Erstellung eines Subsets des Data Cube entlang eines einzigen Wertes einer Dimension.
58
Was ist Dicing?
Erstellung eines Subsets entlang mehrerer Werte in einer oder mehreren Dimensionen.
59
Was ist Pivoting?
Rotation des Data Cube zur Darstellung aus einer anderen Perspektive.
60
Was passiert im DWH, wenn ein neues Dimensionsattribut hinzukommt?
Eine neue Spalte wird in der Dimensionstabelle ergänzt.
61
Was passiert im DWH, wenn ein Fakt in einem neuen Kontext hinzukommt?

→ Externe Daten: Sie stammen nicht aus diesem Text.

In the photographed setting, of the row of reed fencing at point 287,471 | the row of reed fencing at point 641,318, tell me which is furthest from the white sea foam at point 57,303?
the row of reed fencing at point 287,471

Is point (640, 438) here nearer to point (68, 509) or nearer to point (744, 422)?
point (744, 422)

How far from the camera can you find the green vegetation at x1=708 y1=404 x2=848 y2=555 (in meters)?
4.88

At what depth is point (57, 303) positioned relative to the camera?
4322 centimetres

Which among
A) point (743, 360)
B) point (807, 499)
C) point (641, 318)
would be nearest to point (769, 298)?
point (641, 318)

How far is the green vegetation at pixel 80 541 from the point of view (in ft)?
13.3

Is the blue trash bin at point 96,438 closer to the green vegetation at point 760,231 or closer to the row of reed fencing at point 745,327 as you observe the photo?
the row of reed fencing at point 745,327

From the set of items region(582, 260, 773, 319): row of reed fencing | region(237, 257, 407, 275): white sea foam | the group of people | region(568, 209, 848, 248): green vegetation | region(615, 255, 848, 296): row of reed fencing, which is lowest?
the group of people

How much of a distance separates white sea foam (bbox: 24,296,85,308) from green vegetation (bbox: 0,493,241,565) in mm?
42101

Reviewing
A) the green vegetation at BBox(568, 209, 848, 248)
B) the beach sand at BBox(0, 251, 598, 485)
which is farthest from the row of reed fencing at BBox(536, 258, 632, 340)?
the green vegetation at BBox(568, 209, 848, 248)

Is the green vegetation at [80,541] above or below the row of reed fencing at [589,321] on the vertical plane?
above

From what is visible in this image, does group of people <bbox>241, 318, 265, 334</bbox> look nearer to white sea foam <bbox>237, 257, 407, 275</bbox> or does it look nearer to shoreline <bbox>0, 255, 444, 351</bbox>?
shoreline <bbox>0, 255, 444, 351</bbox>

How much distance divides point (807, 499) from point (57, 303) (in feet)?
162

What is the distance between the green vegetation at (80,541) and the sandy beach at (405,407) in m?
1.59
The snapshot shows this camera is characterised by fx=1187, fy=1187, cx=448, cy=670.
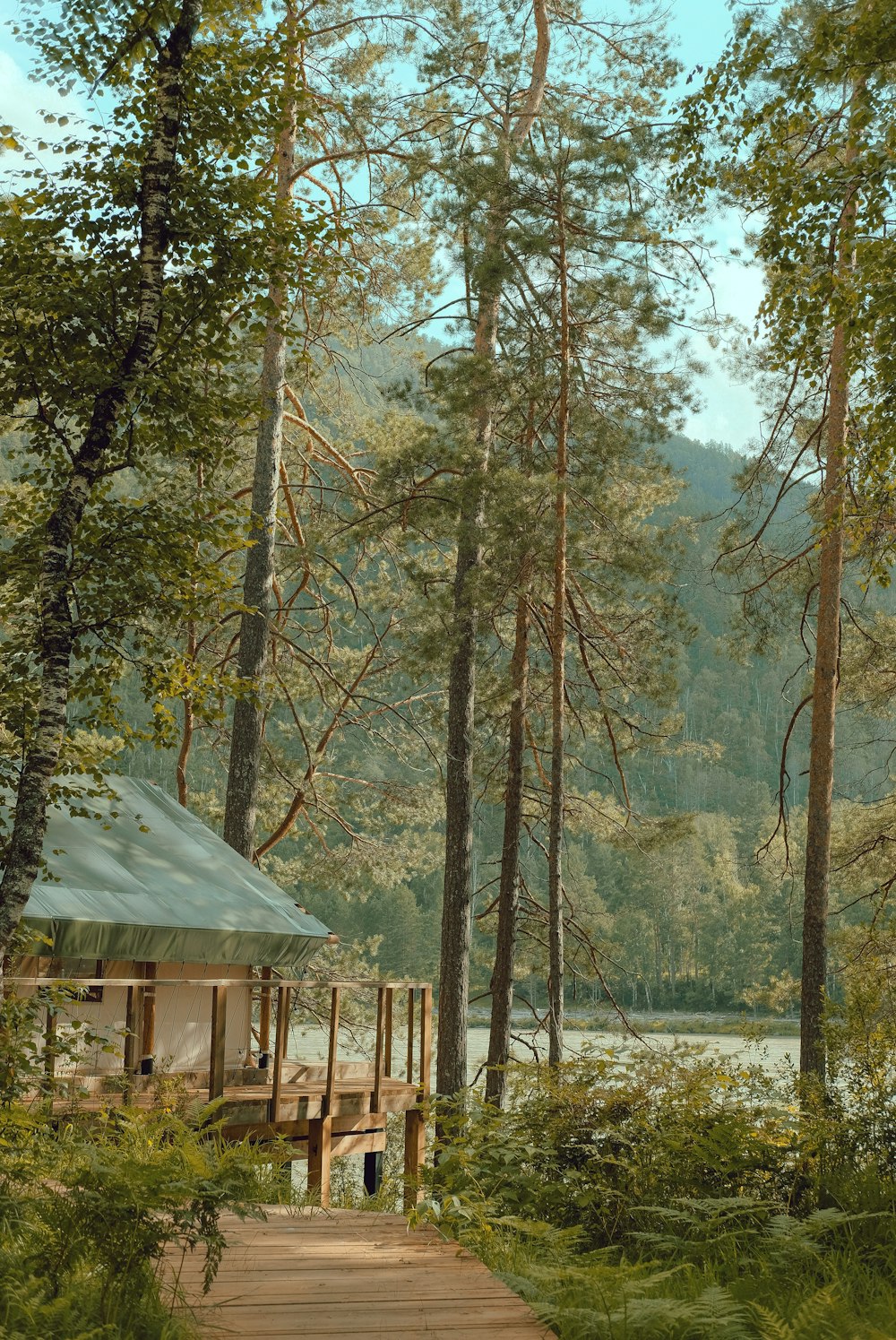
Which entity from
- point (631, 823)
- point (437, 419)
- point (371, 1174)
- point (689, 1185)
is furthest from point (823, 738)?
point (689, 1185)

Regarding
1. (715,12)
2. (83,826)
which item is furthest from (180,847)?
(715,12)

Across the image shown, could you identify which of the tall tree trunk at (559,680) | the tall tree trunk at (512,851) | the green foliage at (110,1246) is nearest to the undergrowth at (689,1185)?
the green foliage at (110,1246)

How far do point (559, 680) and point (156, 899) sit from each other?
16.8 ft

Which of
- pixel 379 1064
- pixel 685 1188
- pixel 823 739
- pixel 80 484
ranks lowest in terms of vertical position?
pixel 685 1188

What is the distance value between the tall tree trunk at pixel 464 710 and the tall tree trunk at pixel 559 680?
0.72m

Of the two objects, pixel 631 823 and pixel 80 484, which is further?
pixel 631 823

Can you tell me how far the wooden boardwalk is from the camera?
10.6 ft

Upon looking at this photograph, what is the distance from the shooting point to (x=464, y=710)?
40.1ft

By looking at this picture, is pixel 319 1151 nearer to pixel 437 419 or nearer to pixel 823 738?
pixel 823 738

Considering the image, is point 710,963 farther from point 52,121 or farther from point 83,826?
point 52,121

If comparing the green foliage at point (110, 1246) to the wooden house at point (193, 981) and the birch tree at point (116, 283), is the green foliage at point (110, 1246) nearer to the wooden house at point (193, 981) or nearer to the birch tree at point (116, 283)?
the birch tree at point (116, 283)

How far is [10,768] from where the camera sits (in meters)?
5.25

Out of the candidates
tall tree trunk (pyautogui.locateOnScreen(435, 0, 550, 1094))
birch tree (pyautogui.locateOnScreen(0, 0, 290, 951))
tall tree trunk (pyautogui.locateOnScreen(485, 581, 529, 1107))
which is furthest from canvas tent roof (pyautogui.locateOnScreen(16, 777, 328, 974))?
tall tree trunk (pyautogui.locateOnScreen(485, 581, 529, 1107))

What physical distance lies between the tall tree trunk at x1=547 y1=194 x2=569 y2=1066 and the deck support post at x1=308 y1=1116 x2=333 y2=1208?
348 centimetres
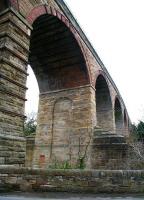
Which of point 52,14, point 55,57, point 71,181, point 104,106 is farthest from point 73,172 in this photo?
point 104,106

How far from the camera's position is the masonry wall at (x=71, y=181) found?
236 inches

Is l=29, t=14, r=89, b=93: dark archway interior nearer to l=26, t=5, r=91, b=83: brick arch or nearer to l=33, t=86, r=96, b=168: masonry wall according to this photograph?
l=26, t=5, r=91, b=83: brick arch

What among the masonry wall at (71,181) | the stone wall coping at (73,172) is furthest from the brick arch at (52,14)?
the masonry wall at (71,181)

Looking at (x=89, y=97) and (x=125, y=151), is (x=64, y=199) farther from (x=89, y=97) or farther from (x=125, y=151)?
(x=89, y=97)

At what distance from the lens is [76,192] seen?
6031 millimetres

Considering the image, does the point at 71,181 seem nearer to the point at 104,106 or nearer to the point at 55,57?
the point at 55,57

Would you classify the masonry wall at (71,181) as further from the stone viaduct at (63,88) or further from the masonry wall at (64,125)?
the masonry wall at (64,125)

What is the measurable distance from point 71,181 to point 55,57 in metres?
8.64

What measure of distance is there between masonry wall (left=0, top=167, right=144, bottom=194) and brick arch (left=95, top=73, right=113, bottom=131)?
12623 millimetres

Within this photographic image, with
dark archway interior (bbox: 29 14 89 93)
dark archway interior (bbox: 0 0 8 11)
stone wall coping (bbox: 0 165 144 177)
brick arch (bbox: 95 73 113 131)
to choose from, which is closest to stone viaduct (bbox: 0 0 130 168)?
dark archway interior (bbox: 29 14 89 93)

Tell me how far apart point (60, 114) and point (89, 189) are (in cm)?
863

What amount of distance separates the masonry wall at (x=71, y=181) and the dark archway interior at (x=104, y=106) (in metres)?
12.7

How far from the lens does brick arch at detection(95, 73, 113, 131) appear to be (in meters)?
18.8

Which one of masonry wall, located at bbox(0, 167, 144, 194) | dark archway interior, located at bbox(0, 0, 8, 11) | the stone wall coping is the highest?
dark archway interior, located at bbox(0, 0, 8, 11)
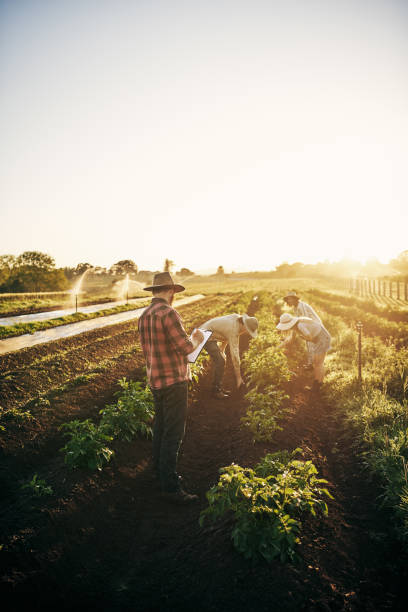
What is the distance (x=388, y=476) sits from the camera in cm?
346

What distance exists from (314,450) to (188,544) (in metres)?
2.19

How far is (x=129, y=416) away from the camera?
455cm

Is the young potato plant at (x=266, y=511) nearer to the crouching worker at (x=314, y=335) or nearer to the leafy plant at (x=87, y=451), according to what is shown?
the leafy plant at (x=87, y=451)

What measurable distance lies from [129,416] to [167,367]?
1.53 meters

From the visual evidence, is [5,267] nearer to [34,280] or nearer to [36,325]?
[34,280]

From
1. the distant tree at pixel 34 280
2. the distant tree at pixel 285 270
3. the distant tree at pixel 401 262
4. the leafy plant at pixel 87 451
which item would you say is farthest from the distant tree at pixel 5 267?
the distant tree at pixel 285 270

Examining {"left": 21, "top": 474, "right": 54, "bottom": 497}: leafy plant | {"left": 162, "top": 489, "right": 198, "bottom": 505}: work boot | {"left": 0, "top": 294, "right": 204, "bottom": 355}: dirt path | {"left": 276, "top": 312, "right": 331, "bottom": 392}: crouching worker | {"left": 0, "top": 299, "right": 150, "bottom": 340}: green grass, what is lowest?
{"left": 162, "top": 489, "right": 198, "bottom": 505}: work boot

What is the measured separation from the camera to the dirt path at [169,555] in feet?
7.66

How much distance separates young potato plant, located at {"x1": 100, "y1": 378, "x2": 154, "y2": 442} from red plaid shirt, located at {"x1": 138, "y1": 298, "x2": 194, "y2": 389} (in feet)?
3.97

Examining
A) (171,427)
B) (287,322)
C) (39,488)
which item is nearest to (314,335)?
(287,322)

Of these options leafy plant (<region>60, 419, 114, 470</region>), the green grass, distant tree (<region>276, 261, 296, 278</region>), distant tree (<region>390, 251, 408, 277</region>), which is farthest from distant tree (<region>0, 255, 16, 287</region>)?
distant tree (<region>276, 261, 296, 278</region>)

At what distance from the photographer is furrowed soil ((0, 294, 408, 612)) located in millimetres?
2350

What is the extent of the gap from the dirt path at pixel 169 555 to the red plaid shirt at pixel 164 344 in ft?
4.30

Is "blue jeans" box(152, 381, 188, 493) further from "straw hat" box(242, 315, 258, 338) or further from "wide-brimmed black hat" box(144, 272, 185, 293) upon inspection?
"straw hat" box(242, 315, 258, 338)
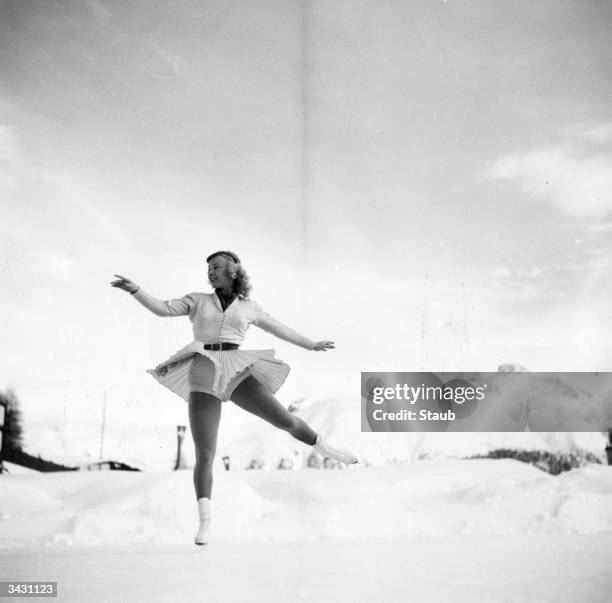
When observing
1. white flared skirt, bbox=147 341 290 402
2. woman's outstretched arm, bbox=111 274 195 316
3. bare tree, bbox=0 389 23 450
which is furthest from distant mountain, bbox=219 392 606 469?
woman's outstretched arm, bbox=111 274 195 316

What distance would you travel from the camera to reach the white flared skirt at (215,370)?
106 inches

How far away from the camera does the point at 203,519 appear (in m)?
2.68

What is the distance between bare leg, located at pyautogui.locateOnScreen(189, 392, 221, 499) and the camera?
8.75ft

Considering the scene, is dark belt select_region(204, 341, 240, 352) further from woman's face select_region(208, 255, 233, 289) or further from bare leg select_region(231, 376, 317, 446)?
woman's face select_region(208, 255, 233, 289)

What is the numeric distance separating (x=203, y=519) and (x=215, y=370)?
61 centimetres

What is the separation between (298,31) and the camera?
3.85m

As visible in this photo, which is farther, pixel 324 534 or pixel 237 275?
pixel 324 534

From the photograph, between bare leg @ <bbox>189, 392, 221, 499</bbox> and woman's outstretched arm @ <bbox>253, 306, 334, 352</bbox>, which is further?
woman's outstretched arm @ <bbox>253, 306, 334, 352</bbox>

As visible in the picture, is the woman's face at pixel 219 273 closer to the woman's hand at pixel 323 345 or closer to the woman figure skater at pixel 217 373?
the woman figure skater at pixel 217 373

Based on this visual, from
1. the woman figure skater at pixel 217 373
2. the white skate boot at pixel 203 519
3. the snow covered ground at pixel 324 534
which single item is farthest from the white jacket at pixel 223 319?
the snow covered ground at pixel 324 534

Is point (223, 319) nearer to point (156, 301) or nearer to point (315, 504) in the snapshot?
point (156, 301)

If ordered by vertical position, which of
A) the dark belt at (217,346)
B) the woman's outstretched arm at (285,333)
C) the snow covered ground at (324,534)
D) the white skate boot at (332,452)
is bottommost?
the snow covered ground at (324,534)

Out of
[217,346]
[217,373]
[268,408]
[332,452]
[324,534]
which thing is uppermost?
[217,346]

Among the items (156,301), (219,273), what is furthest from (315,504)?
(156,301)
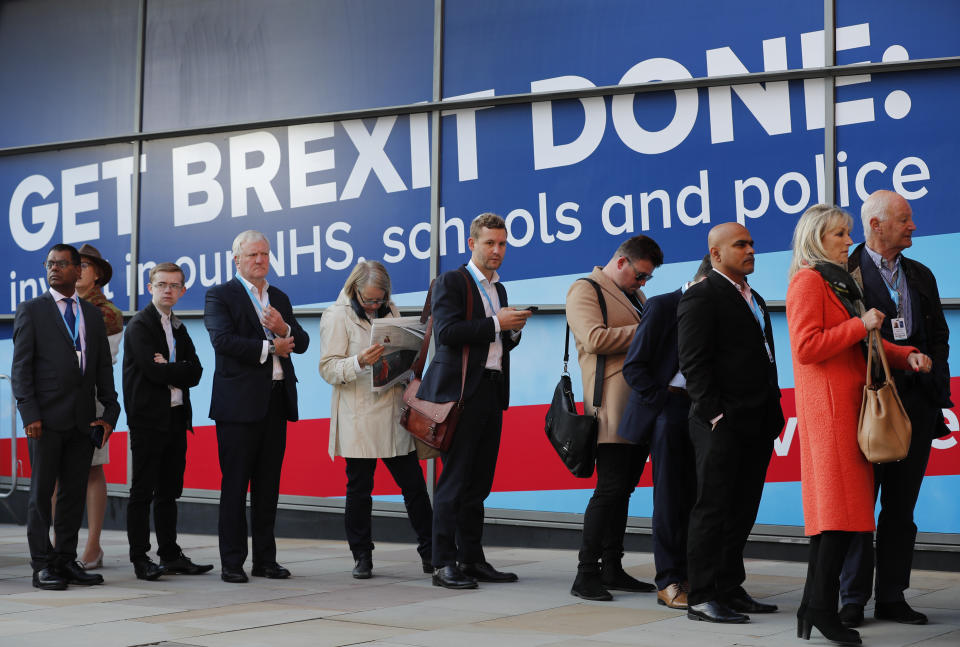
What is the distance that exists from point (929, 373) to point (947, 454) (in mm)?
2156

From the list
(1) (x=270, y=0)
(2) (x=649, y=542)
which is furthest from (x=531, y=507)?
(1) (x=270, y=0)

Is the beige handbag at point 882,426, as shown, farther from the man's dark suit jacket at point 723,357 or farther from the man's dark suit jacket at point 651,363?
the man's dark suit jacket at point 651,363

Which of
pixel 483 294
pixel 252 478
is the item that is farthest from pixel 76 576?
pixel 483 294

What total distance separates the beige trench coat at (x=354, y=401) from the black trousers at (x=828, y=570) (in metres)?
2.79

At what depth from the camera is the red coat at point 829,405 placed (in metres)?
4.95

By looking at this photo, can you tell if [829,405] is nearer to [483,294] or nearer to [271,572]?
[483,294]

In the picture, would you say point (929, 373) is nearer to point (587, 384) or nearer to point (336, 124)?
point (587, 384)

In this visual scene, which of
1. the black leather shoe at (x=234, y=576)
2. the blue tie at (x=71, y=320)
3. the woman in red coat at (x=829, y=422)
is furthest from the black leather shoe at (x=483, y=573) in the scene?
the blue tie at (x=71, y=320)

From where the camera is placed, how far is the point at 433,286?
673cm

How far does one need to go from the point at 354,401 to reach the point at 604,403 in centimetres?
156

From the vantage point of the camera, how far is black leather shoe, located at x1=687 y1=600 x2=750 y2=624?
18.1 ft

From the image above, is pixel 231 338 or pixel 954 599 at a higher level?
pixel 231 338

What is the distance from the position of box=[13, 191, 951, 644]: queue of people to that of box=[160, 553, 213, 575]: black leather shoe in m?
0.02

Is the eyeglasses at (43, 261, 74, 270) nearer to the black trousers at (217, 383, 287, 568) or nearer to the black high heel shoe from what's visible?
the black trousers at (217, 383, 287, 568)
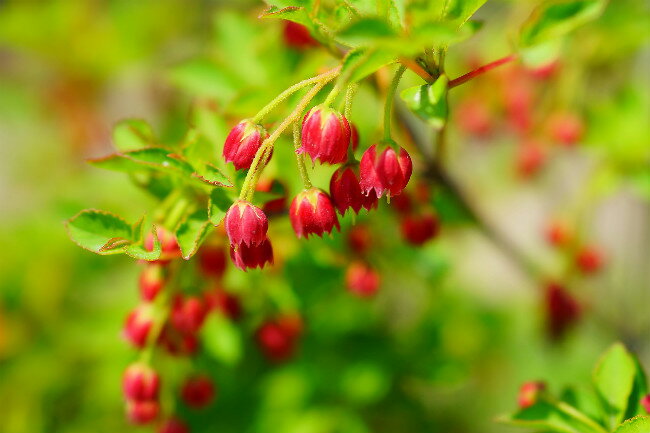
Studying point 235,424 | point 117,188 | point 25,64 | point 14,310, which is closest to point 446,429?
point 235,424

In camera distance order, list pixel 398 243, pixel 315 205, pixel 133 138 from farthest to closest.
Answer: pixel 398 243, pixel 133 138, pixel 315 205

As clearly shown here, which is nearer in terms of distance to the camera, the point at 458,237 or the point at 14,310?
the point at 14,310

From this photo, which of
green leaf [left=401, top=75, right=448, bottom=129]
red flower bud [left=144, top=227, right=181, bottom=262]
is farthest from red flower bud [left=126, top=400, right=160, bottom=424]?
green leaf [left=401, top=75, right=448, bottom=129]

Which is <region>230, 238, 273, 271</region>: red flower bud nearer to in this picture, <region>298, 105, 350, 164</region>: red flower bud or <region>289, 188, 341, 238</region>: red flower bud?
<region>289, 188, 341, 238</region>: red flower bud

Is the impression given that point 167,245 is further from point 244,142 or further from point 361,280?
point 361,280

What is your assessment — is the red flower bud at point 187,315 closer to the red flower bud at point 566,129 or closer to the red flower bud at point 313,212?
the red flower bud at point 313,212

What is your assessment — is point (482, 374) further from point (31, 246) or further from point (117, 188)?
point (31, 246)

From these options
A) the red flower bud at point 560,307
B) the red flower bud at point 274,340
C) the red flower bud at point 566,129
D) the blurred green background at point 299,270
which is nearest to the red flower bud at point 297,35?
the blurred green background at point 299,270
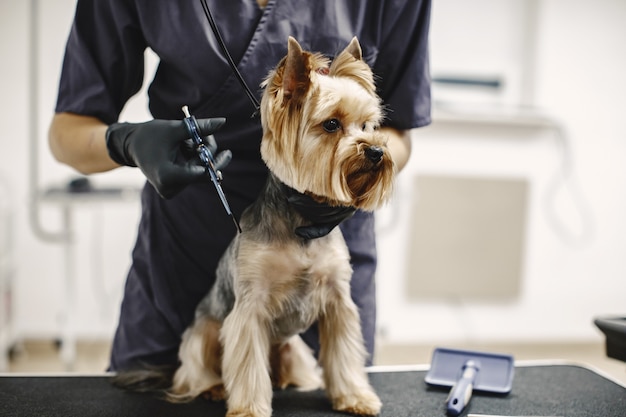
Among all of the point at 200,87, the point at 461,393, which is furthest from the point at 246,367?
the point at 200,87

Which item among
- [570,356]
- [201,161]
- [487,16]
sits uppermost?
[487,16]

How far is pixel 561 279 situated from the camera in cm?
389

Eine zusätzliche Faktentabelle wird erstellt.
62
Was sind Surrogate Keys im DWH?
Im DWH intern generierte, eindeutige numerische Schlüssel — unabhängig von den Schlüsseln der Quellsysteme.
63
Warum sollte man Surrogate Keys verwenden?
Quellsysteme können Keys wiederverwenden oder bei Integration überlappen — Surrogate Keys verhindern Konflikte.
64
Was sind Slowly Changing Dimensions (SCD)?
Dimensionen, die sich im Laufe der Zeit ändern (z.B. Mitarbeiter wechselt Abteilung). Behandlung: overwrite, new row oder new column.
65
Was bedeutet SCD Typ overwrite?
Der alte Wert wird überschrieben — kein Verlauf bleibt erhalten.
66
Was bedeutet SCD Typ new row?
Bei jeder Änderung wird eine neue Zeile angelegt — vollständiger historischer Verlauf.
67
Was bedeutet SCD Typ new column?
Der alte und neue Wert werden in verschiedenen Spalten derselben Zeile gespeichert — begrenzter Verlauf.
68
Warum sollte man Timestamps im DWH in UTC speichern?
Um Verwirrung durch Zeitzonen zu vermeiden — Konvertierung in lokale Zeit erst bei Analyse/Anzeige.
69
Was sind Conformed Dimensions?
Einheitliche Dimensionstabellen, die über mehrere Data Marts hinweg konsistent verwendet werden — verhindert inkonsistente Berichte.